Now the kernel becomes embarrassingly parallel again. Every program reads the same two scalars, M and L, then writes one contiguous block of outputs.

BLOCK_SIZE determination

Make the reduction block size the power of two:

reduce_block = 1
while reduce_block < num_blocks:
    reduce_block <<= 1

Triton reductions operate over a static block of lanes. A power-of-two block size is friendly for vectorized reduction lowering, and the mask makes the padded lanes harmless.

padding mb lanes load -inf, so they cannot affect max
padding lb lanes load 0.0, so they cannot affect sum

The tradeoff is that phase 2 assumes all block summaries fit into one Triton program. For very large N, this should become a tree reduction instead of a single reduction program.

Why three kernels?

Q: Why not compute the global stats and output in one kernel?
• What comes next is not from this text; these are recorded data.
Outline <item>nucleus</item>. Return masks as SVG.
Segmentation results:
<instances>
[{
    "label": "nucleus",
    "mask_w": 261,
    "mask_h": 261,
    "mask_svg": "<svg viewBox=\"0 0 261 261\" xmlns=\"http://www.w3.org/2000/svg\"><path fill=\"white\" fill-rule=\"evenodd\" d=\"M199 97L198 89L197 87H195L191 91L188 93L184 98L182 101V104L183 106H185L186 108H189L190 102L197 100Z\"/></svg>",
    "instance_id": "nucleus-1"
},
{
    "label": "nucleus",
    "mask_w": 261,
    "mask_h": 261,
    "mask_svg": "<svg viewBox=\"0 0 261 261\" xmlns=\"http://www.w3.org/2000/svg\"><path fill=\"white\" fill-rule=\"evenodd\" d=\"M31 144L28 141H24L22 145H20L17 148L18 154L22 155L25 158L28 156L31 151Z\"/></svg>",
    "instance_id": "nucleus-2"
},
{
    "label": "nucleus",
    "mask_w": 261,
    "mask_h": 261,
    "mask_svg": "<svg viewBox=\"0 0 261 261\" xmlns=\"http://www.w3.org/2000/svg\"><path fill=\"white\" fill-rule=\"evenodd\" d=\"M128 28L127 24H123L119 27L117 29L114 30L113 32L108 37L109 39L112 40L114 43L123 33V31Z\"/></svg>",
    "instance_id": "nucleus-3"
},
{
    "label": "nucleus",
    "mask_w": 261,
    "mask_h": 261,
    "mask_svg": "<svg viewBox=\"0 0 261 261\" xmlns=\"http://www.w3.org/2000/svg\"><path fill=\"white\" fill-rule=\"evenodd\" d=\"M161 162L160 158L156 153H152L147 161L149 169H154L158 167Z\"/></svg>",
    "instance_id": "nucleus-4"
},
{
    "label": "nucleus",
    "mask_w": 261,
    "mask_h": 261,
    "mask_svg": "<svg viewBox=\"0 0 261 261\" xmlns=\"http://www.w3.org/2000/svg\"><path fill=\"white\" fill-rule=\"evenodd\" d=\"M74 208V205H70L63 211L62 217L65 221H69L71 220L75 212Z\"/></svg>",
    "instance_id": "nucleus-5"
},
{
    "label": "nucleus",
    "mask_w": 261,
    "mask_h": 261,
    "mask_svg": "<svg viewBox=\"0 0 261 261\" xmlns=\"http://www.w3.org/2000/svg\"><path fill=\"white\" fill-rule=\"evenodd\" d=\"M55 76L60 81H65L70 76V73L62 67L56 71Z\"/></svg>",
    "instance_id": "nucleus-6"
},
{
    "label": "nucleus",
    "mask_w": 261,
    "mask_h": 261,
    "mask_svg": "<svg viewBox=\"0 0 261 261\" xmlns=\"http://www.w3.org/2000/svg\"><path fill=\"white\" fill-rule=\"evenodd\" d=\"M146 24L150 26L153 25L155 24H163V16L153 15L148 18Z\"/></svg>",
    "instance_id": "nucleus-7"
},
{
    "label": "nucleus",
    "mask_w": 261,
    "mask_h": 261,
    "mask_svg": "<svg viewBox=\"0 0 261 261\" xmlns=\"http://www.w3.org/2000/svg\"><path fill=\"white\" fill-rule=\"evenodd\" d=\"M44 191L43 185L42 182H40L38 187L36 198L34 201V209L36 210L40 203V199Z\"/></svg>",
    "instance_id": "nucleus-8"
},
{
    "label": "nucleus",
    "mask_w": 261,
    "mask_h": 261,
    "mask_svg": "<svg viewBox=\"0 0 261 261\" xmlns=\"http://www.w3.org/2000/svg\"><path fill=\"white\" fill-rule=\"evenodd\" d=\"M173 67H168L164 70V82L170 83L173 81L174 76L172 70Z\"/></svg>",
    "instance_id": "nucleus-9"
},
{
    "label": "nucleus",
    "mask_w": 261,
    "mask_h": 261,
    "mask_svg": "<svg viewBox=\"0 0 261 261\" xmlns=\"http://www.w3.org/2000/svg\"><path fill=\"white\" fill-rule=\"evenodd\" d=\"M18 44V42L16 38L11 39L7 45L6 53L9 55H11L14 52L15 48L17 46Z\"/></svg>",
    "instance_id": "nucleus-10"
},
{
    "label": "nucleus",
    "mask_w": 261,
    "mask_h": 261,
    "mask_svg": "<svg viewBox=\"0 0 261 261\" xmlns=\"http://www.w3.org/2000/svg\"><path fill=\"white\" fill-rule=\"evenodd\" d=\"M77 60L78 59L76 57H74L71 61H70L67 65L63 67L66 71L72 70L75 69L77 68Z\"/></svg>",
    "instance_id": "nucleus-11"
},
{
Because there is no grid-wide synchronization inside a normal Triton kernel. Programs can synchronize within themselves, but independent programs cannot say “everyone finish phase 1, then everyone start phase 2” inside the same launch.

Kernel launches become the synchronization boundaries:

after phase 1, all block_m and block_l values exist
after phase 2, global_m and global_l exist
phase 3 can safely normalize the whole vector

This is similar to the reduction post: the work is parallel locally, but global meaning only appears after a reduction boundary.

Cost Analysis

This design reads the input twice

once to compute block summaries
once to write normalized outputs

It also launches three kernels and writes small intermediate buffers. That sounds expensive, but it buys the missing global synchronization and keeps each memory access pattern simple:

phase 1: contiguous reads, tiny writes
phase 2: tiny reads, two scalar writes
phase 3: contiguous reads and contiguous writes

For a single large vector softmax, this is a reasonable decomposition. The main limitation is launch overhead and the single-program phase-2 reduction. For many rows, the usual next step is to map one row or one row-split to each program and reduce per row, but the same invariant remains:

(m_a, l_a) + (m_b, l_b)
=> M = max(m_a, m_b)
=> L = l_a * exp(m_a - M) + l_b * exp(m_b - M)

That pair (m, l) is the useful mental model. Softmax across blocks is not “compute exponentials, then somehow sum them globally”; it is “carry enough shifted statistics that blocks can be merged without losing numerical stability.”